WHAT’S BEING CLAIMED:
- A woman who came from a tour in Asia started having severe facial skin sores that caused her back pains and nausea; however the 15 or more doctors she had seen dismissed her case as severe acne.
- Tests have found that she had a high volume of a flesh-eating bacterium known as Klebsiella oxytoca.
- Treatment included nonstop antibiotics that killed all of the infection and preventing cutting off parts of her infected face.
After a media tour in Asia, Rachel Star Wither’s face skin started acting up. After medications didn’t work and bumps started breaking into open sores coupled with constant nausea, she knew something wasn’t quite right.
“I really thought it was just my acne getting worse, which is why I went to a dermatologist first,” Withers, 33, tells PEOPLE.
Assuming it was just normal acne, Wither’s dermatologist prescribed her Accutane, an intense retinoid acne treatment, but nothing happened. Although Withers told her doctor that her case is something different, her doctor didn’t listen to her. More medications were given by another doctor but nothing happened as well.
“I kept getting worse. I started breaking out into these weird hives, and I’ve never been allergic to anything in my entire life. And then this weird thing appeared on my chin. It was like a ping-pong-size sack that hurt,” said Withers.
After seeing about 15 to 20 doctors who didn’t believe that anything was wrong, Withers said that she was very frustrated because she knew something was wrong with her. “Some of the doctors were so condescending.”
One day in her boxing class, she discovered she can no longer lift her arm. She also started suffering from back pains.
Finally, she found a doctor who can help.
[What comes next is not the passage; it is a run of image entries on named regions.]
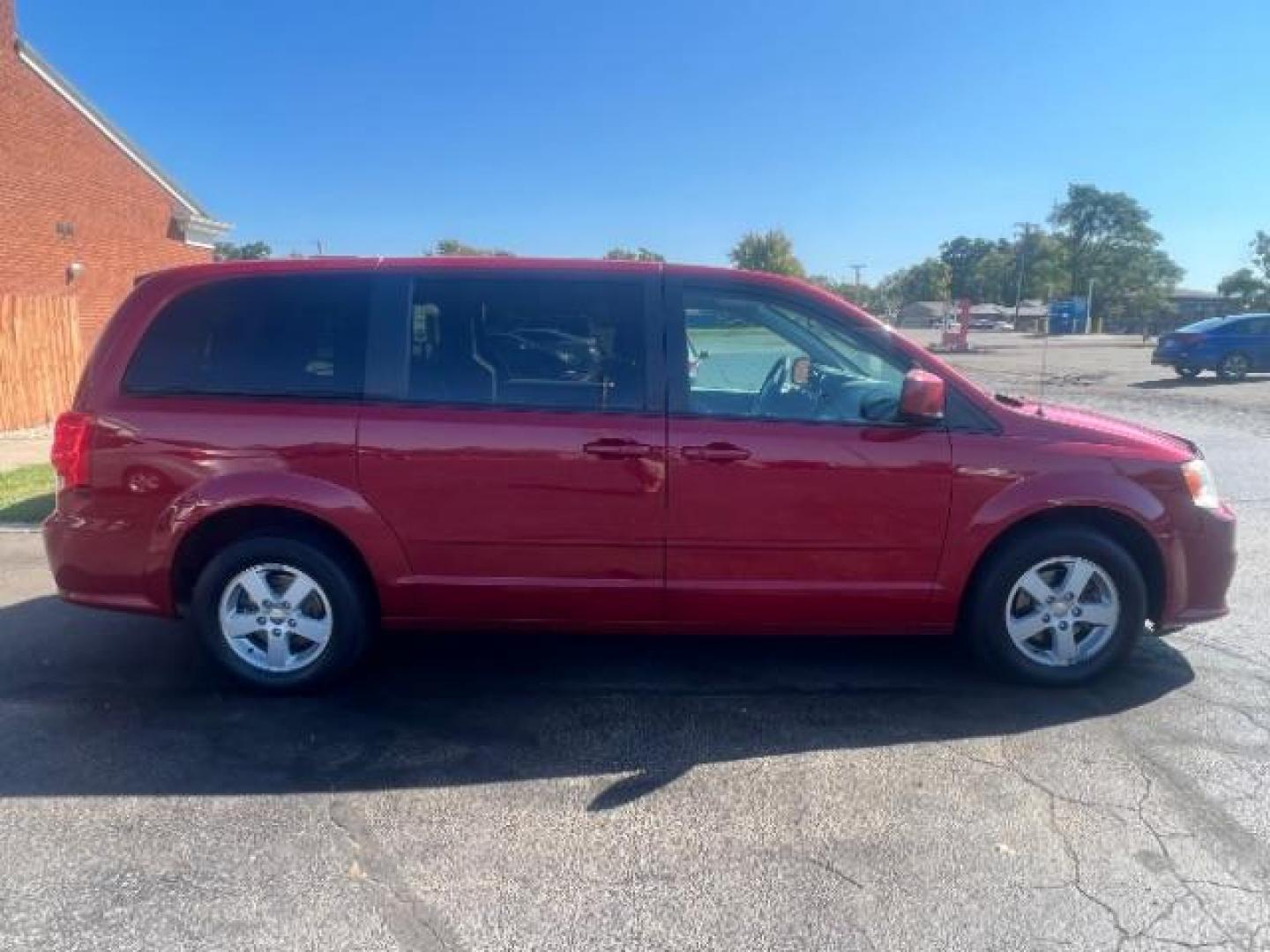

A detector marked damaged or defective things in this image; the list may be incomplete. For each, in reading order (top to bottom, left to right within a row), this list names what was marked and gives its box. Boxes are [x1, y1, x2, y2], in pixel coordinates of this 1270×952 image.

cracked pavement [2, 331, 1270, 945]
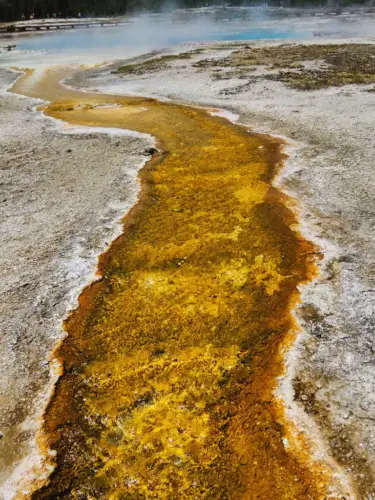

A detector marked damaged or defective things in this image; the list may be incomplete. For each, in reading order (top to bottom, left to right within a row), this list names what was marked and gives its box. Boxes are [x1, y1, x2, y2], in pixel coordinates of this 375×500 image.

rusty iron oxide deposit [12, 67, 328, 500]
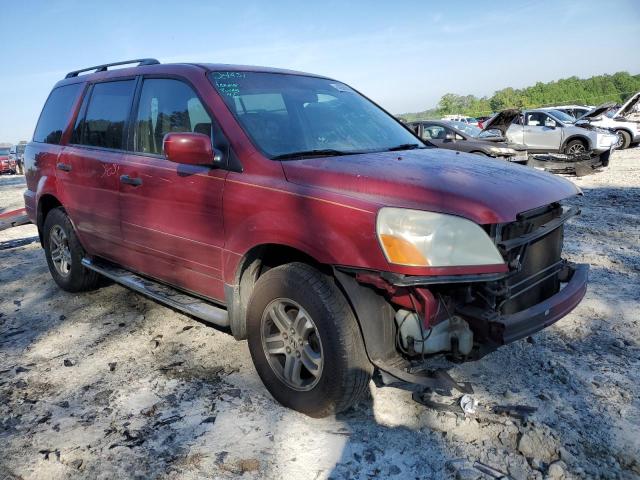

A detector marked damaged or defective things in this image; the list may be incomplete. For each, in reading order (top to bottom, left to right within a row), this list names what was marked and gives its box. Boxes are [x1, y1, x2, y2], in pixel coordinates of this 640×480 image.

damaged car in background [408, 119, 528, 163]
damaged car in background [482, 109, 616, 176]
damaged car in background [27, 58, 592, 416]
damaged front end [338, 202, 588, 386]
crumpled front bumper [488, 262, 588, 344]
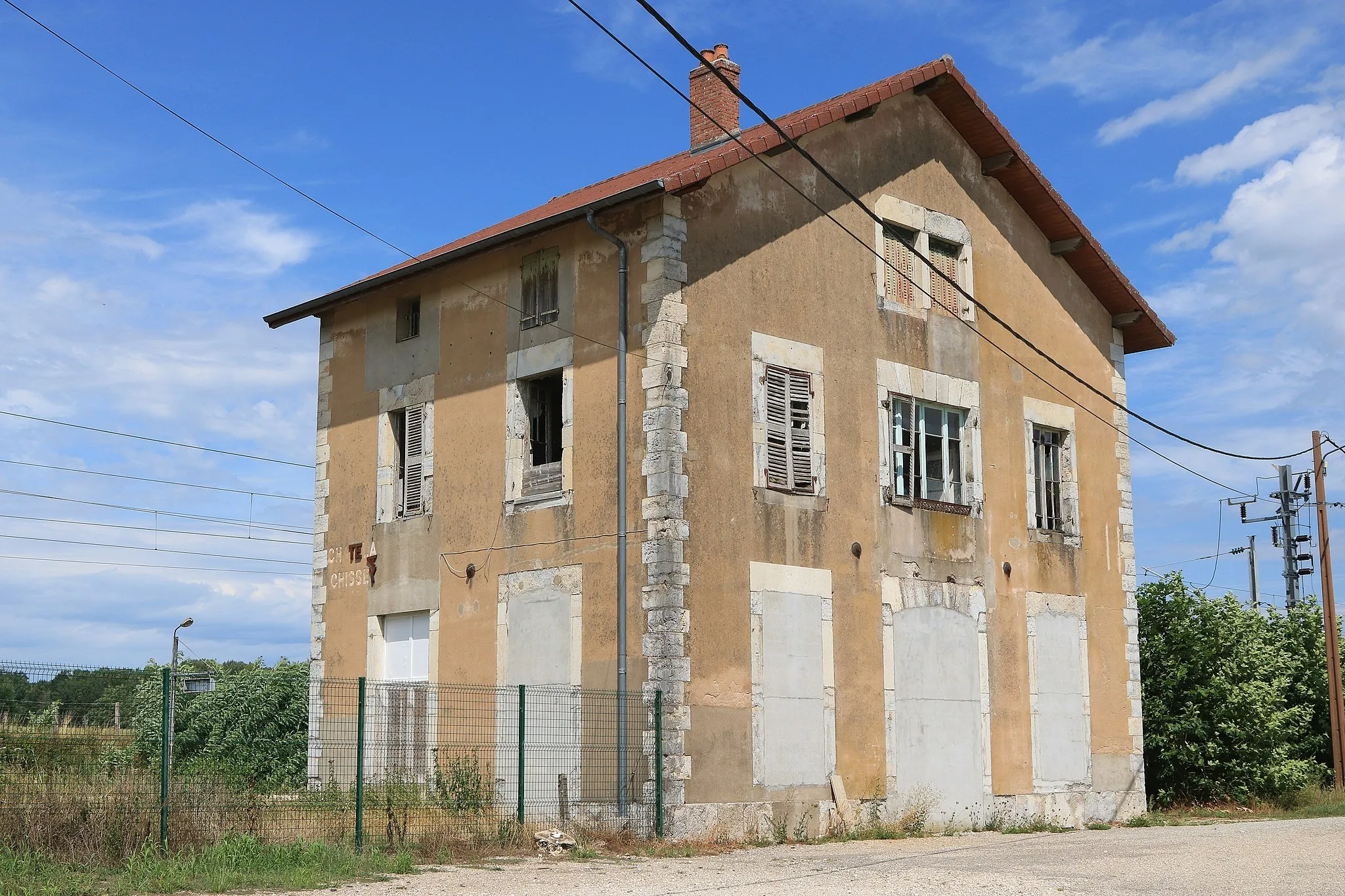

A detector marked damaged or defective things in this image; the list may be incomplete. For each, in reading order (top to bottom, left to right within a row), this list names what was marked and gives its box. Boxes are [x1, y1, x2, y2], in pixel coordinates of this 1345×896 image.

broken window opening [514, 248, 556, 329]
broken window opening [519, 370, 562, 497]
broken window opening [764, 365, 812, 497]
broken window opening [1032, 427, 1065, 532]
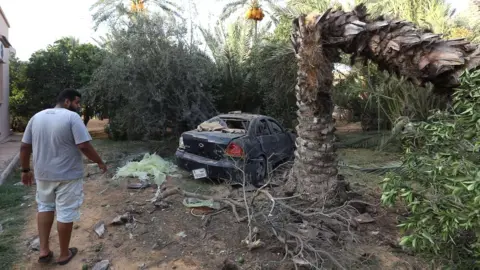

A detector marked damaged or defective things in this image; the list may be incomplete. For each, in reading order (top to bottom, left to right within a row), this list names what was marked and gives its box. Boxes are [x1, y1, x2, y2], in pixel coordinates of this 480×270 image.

burned car [175, 112, 296, 186]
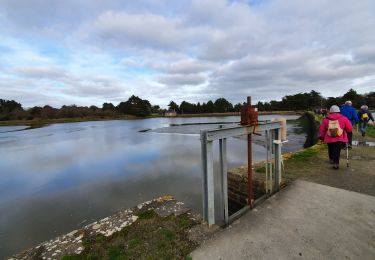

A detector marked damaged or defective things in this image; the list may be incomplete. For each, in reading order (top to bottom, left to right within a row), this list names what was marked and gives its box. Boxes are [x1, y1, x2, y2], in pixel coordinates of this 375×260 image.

rusty sluice gate [203, 96, 284, 226]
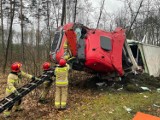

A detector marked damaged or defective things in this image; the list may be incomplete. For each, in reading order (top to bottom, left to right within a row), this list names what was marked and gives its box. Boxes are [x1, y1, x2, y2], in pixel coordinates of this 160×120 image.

Swabs from the sores of Withers’ face were found to have high levels of the serious and flesh-eating bacteria called Klebsiella oxytoca. As doctors struggled to search for the right antibiotic for the treatment, her skin hardened and facial muscles on the right side stopped working.
After a doctor sent her swab results to the infectious disease center in South Carolina, Withers was told to go to the emergency room for a nonstop antibiotic therapy.
“Originally they were going to take off parts of my face, but because it was by my eyes it would be too complicated,” related Withers. “While they were waiting to get that set up over the next two days, the sores on my face rotted over and grew new tissue, so they ended up not needing it.”
She also said that the antibiotics killed all of the bacterial infection.
“I can’t box anymore or do any of the high-energy stuff I used to. My tendons and spine took a beating. And I’ve got some wicked scars now,” said Withers as she started her recovery.
Although doctors think that Withers got the bacteria while in Asia, she wouldn’t rule out going back. “I would go again, absolutely,” she says. “It was rare. It shouldn’t have been possible.”